Rank-2 updates to Cholesky factors? Given matrix $A$ (symmetric and positive definite) and its Cholesky factors $A = LL^\top$, I want to obtain a new Cholesky factor $L_{new}$ such that
$$L_{new}L_{new}^\top =  A + uv^\top + vu^\top$$
where $u,v$ are vectors.
Question: How can I do this efficiently?
Sub-optimal solution
I know rank-1 up/downdates can be done efficiently, so I could do
\begin{align*}
L_{new}L_{new}^\top = A + uv^\top + vu^\top = A + (u+v)(u+v)^\top - uu^\top - vv^\top
\end{align*}
so the required rank-2 update can be achieved via 3 separate rank-1 updates. Do I really need to do 3 rank-1 updates?
 A: The update can be completed using two rank-1 updates subject to certain conditions. Let $B$ denote the perturbation given by $$B = uv^T + vu^T.$$ This is a symmetric matrix of rank at most $2$. Hence it can be written as $$B = \lambda_1 x_1x_1^T + \lambda_2 x_2x_2^T.$$ However, without further restrictions there is no guarantee that $B$ or even $A+B$ is symmetric positive semidefinite. In order to generate a counterexample, consider $v=-tu$ for a large value of $t > 0$. Then $$A + B = A - 2tuu^T$$ and $$u^T(A+B)u = u^T A u - 2 t \|u\|^2 \leq (\lambda_{\max}(A) - 2 t)\|u\|^2.$$ It remains to compute the eigenvalues and eigenvectors of $B$. Given the definition of $B$ we search for eigenvectors of the form $\alpha u + \beta v$ for real scalars $\alpha$ and $\beta$. Specifically, we wish to find $\alpha, \beta$ and $\lambda$ such that $$B (\alpha u + \beta v) = \lambda (\alpha u + \beta v).$$ If we insert the definition of $B$, we discover that this is equivalent to the 2-by-2 eigenvalue problem given by
$$ C \begin{bmatrix} \alpha \\ \beta \end{bmatrix} := \begin{bmatrix} v^T u & v^T v \\ u^T u & u^T v \end{bmatrix} \begin{bmatrix} \alpha \\\beta \end{bmatrix} = \lambda \begin{bmatrix} \alpha \\ \beta \end{bmatrix}.$$ We observe that the matrix $C$ is not necessarily symmetric, so in order to eliminate the possibility of complex eigenpairs, we need to study $C$ further. The determinant is $$\text{det} (C) = (u^Tv)^2 - \|u\|_2^2 \|v\|_2^2.$$ By the Cauchy-Schwartz inequality, we conclude that $\text{det}(C) \leq 0$. We can now conclude that the eigenvalues of $C$ cannot be complex! Why is that? The matrix $C$ is real and has dimension $2$, so if the eigenvalues are complex, then they are necessarily a pair of complex conjugate numbers, i.e., $$\lambda_1 = \lambda \quad \text{and} \quad \lambda_2 = \bar{\lambda}$$ for some $\lambda \in \mathbb{C}$. However, the determinant is also the product of the eigenvalues, i.e., $$\text{det}(C) = \lambda_1 \lambda_2 = |\lambda|^2,$$ so $\text{C} \leq 0$ forces $\lambda = 0$ and the eigenvalues of $C$ must necessarily be real. Given the possible eigenvalues we can now compute the eigenvectors. This demonstrates that the problem can potentially be reduced to two rank-1 updates.

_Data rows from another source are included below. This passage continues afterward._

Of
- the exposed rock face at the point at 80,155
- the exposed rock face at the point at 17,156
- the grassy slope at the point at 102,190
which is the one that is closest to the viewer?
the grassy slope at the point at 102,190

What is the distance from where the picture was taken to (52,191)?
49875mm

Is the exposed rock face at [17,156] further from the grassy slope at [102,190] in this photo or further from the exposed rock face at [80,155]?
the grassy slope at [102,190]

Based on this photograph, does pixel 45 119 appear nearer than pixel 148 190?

There remains the very practical problem of solving the 2-by-2 eigenvalue problem. You may experience overflow in extreme cases and if this is an issue, then this would be the basis for a good new question.
Be mindful that you do not equate speed with computational efficiency. The rank-1 update procedure for a Cholesky factorization is not efficient in the sense that all level-1 BLAS operations have low arithmetic intensity, i.e., few arithmetic operations per memory operation. Therefore, their performance is bounded by memory bandwidth/latency and they only run at a small fraction of the peak flop rate. While you obviously will save time and energy by doing 2 rather than 3 rank-1 updates, and the wall-time may be sufficiently short, the resource utilization will be rather poor. This has been an issue since the 1990s, because the peak flop rate has grown faster than the memory bandwidth.
To the best of my knowledge there is no algorithm for your problem that can be considered efficient by today's standards.
EDIT: The remark by @LutzLehmann simplifies the analysis considerably. We literally have
$$ uv^T + vu^T = \frac{1}{2} \left[ (u+v)(u+v)^T - (u-v)(u-v)^T \right],$$
so there is no need to detour to the 2-by-2 eigenvalue problem.